Se sulle attuali difficoltà di Facebook non ci possono essere dubbi, come ha riconosciuto lo stesso Zuckerberg nella recente presentazione dei risultati 2017, da qui a predire la “Facebook apocalypse”, il declino e la scomparsa della piattaforma social ce ne passa. Vediamo di mettere ordine al riguardo partendo da quello che è uno dei “basic” del marketing: il ciclo di vita di un prodotto/servizio, come anticipavo nella mia intervista a  Radio InBlu, il network radiofonico nazionale di matrice cattolica.

Il ciclo di vita, per dovere di cronaca nei confronti di coloro che non fossero familiari con il tema, viene tradizionalmente caratterizzato da quattro fasi: introduzione, sviluppo, maturità e declino o, in alternativa, rivitalizzazione. E qui sta il punto.

I prodotti o i servizi, quale Facebook semplificando per sintesi, hanno un loro ciclo di vita che ricorda un po’ quello umano. I prodotti/servizi hanno però il vantaggio di poter rinascere in uno stadio della loro vita e, utilizzando nella maniera giusta gli ingredienti del marketing mix, possono anche evitare il loro declino.
A 14 anni dalla nascita, al di là delle singole questioni, non vi è dubbio che Facebook sia entrato, con oltre due miliardi di utenti attivi nel mese secondo gli ultimi dati, nella fase di maturità e quindi potenzialmente sia prossimo alla fase di declino [che evidentemente può avere comunque tempi più o meno dilatati o, altrettanto, più o meno rapidi].
Se si osserva il trend del numero di utenti attivi – vedi grafico sottostante – si vede come negli ultimi due anni la crescita non sia generata, se non in maniera relativamente marginale, da USA/Canada e Europa, con addirittura un calo di 700mila iscritti oltreoceano nell’ultimo trimestre. Il problema è che anche nel resto del mondo sinché non riuscirà ad entrare nel mercato cinese, cosa tentata più volte e si qui mai realizzata, la crescita e lo sviluppo, almeno sotto il profilo quantitativo, sono plafonati, suscettibili di incrementi relativamente modesti.

(Record forniti):
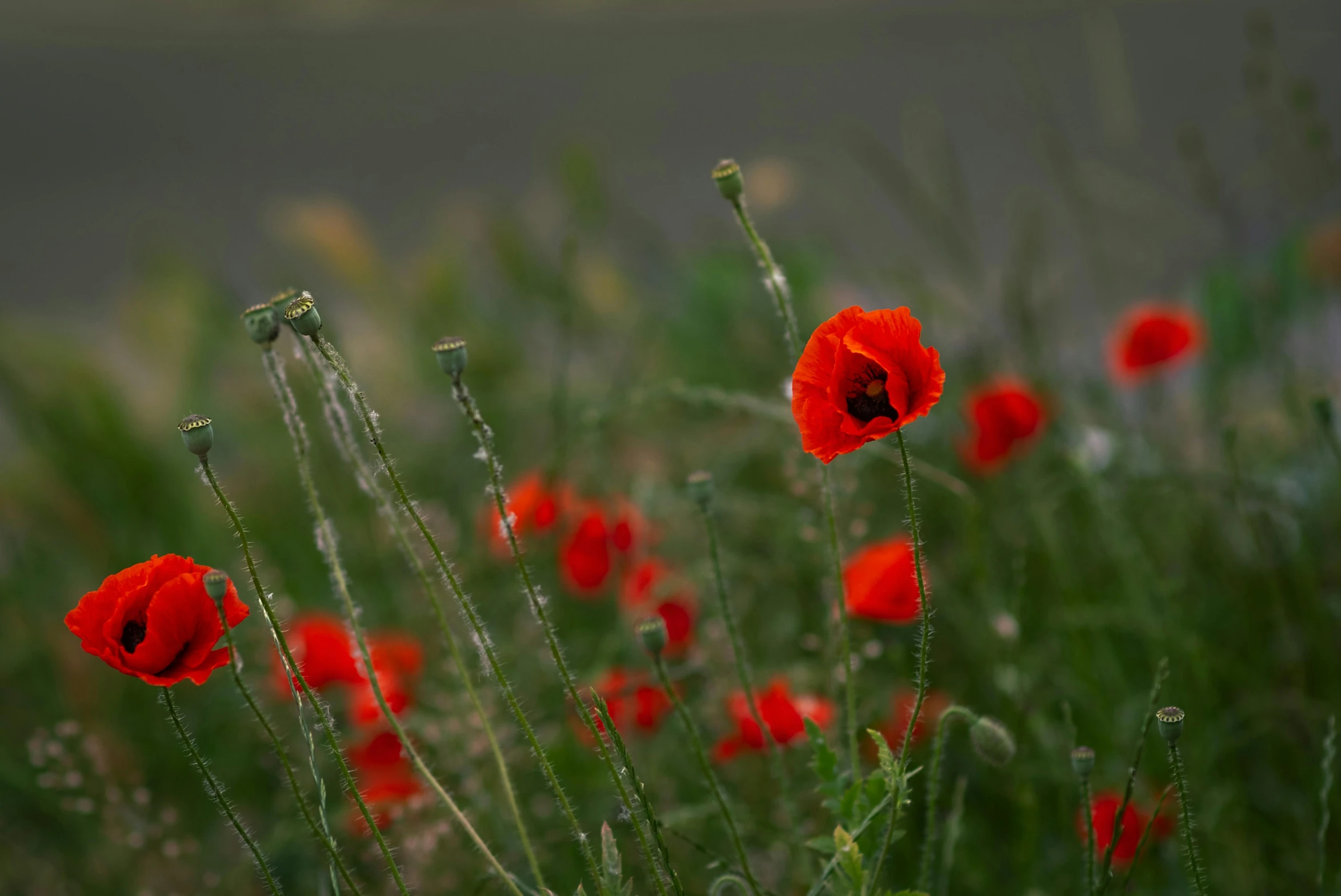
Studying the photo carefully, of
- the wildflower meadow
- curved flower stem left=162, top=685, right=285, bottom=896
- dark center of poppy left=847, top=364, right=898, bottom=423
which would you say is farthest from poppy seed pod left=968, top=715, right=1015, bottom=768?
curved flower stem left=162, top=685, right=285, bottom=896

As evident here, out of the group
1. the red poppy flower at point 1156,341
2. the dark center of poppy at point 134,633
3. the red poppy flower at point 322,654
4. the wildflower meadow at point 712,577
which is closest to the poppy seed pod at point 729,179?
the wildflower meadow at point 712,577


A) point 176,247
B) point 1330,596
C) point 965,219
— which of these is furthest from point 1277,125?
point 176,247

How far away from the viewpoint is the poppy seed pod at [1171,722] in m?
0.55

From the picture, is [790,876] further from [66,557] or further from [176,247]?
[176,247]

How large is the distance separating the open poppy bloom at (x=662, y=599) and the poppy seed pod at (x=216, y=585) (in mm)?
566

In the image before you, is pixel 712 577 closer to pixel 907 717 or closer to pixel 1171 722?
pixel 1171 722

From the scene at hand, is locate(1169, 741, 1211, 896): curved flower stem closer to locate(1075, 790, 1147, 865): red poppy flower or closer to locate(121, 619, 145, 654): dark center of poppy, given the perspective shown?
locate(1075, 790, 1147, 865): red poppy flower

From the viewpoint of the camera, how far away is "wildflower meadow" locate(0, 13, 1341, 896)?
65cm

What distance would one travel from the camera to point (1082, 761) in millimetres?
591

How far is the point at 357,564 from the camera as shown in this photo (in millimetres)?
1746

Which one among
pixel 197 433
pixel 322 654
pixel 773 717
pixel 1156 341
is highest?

(Verifica la comprensione):
• a. Rispondi alle domande seguenti in base al brano sul ciclo di vita di Facebook.
(i) Quali fasi caratterizzano tradizionalmente il ciclo di vita di un prodotto o servizio?
(ii) Quanti anni dalla nascita di Facebook indica il brano?
(iii) Di quanti iscritti è stato il calo oltreoceano nell'ultimo trimestre?
• b. Continua il brano sul ciclo di vita di Facebook scrivendo il paragrafo successivo.

(Soluzioni):
• a.
(i) Introduzione, sviluppo, maturità e declino o, in alternativa, rivitalizzazione.
(ii) 14 anni.
(iii) 700mila iscritti.

• b.
Per quanto riguarda i giovani la perdita è fisiologica, e molto sicuramente continuerà, almeno a livello di frequenza di uso se non di valori assoluti, poiché ovviamente i teenager non vogliono trascorrere il loro tempo nello stesso luogo dove stanno i loro genitori e forse anche i loro nonni. Avviene nella vita reale ed ancora una volta quel che accade con Facebook dimostra quanto debole sia ormai la separazione tra online e offline. Altro elemento che per quanto riguarda USA/Canada ed Europa, i mercati a maggior redditività per Facebook, non gioca a favore della piattaforma social.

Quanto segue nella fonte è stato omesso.